Abstract
Purpose :
Light-induced tearing is a protective reflex associated with painful sensation of light, however, it is still unclear which light sensor provides input to this reflex. We hypothesized that light induced tearing is melanopsin-driven. This study tested this hypothesis by investigating the spectral characteristics and intensity-response function of light induced reflex tearing and its correlation with the melanopsin driven post-illumination pupil response (PIPR).
Methods :
11 visually normal participants completed the experiment, which consisted of 15 trials of 1-minute anesthetized Schirmer’s test on the right eye while pupil response was simultaneously recorded from the left eye using a video-based eye tracker. At 20 s of the trails, subjects receive either no light stimulation (baseline trial) or one flash of red (640±10 nm) or blue (467±17 nm) light stimuli of 400 ms duration presented to both eyes using a Ganzfeld stimulator. Light condition trials were presented in alternating fashion at 7 incremental steps of intensity (0.1, 1, 3.16, 10, 31.60, 100 and 400 cd/m2). PIPR was defined as the mean pupil diameter reduction from 10 to 30 s post illumination. Two-way repeated measures ANOVA and Pearson correlation coefficient were performed on tear production and PIPR data for statistical analysis.
Results :
Tear production in response to 10 to 400 cd/m2 blue light was significantly greater than baseline, and it increased steadily with increasing light intensity.

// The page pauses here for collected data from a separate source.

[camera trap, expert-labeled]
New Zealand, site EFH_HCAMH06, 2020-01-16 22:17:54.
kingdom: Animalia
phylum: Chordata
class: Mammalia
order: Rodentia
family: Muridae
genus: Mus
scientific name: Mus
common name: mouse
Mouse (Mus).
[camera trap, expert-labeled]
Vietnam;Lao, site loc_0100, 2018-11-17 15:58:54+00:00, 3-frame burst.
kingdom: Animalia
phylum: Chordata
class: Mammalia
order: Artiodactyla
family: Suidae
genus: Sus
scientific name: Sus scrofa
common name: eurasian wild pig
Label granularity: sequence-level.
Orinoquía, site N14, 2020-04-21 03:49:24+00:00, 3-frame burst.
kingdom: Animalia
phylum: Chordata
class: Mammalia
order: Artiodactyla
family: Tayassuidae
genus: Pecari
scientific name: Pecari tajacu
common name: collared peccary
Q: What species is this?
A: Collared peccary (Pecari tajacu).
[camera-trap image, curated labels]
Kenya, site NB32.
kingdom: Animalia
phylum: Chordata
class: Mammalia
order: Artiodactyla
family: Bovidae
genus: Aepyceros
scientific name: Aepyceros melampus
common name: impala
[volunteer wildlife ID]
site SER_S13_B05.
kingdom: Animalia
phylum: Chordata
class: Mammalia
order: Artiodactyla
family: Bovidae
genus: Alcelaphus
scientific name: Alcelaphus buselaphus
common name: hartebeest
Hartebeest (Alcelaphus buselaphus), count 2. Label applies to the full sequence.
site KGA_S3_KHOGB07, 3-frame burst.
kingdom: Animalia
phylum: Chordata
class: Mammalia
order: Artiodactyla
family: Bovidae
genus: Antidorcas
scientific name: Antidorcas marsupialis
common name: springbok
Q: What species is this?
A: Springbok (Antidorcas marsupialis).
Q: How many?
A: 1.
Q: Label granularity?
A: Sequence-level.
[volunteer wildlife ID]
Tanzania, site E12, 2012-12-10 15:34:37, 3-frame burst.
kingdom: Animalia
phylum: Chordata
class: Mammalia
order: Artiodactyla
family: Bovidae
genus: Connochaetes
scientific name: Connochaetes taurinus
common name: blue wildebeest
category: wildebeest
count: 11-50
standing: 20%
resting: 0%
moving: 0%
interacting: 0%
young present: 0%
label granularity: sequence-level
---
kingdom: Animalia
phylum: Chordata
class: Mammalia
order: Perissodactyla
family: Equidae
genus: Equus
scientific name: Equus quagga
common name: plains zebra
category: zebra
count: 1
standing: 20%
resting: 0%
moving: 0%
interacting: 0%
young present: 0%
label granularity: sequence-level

Red light did not induce significant tear production until 400 cd/m2. There is a positive linear correlation between PIPR and tearing in response to blue light (R= 0.61, p<0.001) but not to red light (R=0.13, p=0.25).
Conclusions :
The intensity-response function and spectral characteristics of light-induced tearing are highly consistent with the features of melanopsin phototransduction. This finding is the first in-vivo evidence supporting the idea that light-induced tearing is mediated primarily by melanopsin photoactivity, which is a valuable insight into the mechanisms of photophobia.
This is an abstract that was submitted for the 2017 ARVO Annual Meeting, held in Baltimore, MD, May 7-11, 2017.